Buttons_0.6mm_nozzle_short.stl
Same as above, but I also shortened the buttons down, so they sit flush with the case. These buttons are much harder to find just by touch (if you have this need, you could remix the buttons with some texture on top to help with this), but they are plenty easy to press even though they are flush with the case.
The original button height makes the buttons easier to press (especially if you're wearing gloves, or trying to operate blindly), but the buttons also stand so proud that you can press them just by setting the radio down on the "bottom" of the case.

The rest of the files included are unchanged from the original design. I beleive "Case.stl" and "096_Body.stl" are largely the same, with just a difference in screen size. For my radios, I printed "Case.stl", since that matched the naming convention of "Lid.stl", all the images you see of my radios in this design are using the "Case.stl" model.

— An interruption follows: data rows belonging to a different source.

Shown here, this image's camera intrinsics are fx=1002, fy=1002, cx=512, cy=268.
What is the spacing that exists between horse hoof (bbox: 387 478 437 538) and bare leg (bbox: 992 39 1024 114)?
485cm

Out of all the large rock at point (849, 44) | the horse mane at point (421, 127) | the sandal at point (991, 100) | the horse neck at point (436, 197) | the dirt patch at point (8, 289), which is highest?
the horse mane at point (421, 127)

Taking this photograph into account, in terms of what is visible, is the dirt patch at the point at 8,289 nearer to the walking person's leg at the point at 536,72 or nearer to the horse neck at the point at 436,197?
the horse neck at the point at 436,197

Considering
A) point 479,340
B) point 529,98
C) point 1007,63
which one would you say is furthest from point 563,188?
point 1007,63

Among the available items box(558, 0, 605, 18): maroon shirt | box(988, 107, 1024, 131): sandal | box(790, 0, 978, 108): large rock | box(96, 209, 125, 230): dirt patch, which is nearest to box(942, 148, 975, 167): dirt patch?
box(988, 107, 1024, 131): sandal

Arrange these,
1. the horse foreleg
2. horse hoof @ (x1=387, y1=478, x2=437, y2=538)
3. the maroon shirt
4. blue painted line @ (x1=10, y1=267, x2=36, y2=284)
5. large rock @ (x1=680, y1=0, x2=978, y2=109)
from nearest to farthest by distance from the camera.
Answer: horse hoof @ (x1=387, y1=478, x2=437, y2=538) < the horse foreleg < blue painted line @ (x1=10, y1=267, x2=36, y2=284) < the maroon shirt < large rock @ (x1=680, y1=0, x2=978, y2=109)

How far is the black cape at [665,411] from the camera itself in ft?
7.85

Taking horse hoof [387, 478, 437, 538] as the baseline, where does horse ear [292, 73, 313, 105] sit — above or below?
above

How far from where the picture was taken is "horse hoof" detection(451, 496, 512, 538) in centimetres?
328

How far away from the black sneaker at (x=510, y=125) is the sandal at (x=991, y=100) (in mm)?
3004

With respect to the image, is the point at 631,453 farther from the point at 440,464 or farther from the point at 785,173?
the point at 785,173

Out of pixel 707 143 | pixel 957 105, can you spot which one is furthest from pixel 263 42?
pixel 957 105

General note, when printing PETG, I've noticed vertical holes seem to "shrink" more than PLA (in this model, it can play a factor in the button and antenna holes, which I have not modified at all from thekwijibo's original model). I suspect this is due to PETG being higher temp and also slightly more elastic than PLA, so when it's printing around a hole, it's basically stretching a molten rubber band around the edge, which winds up pulling itself in further... I believe lowering the temp or slowing the speed might help with this, but I haven't messed with it enough to really say for sure.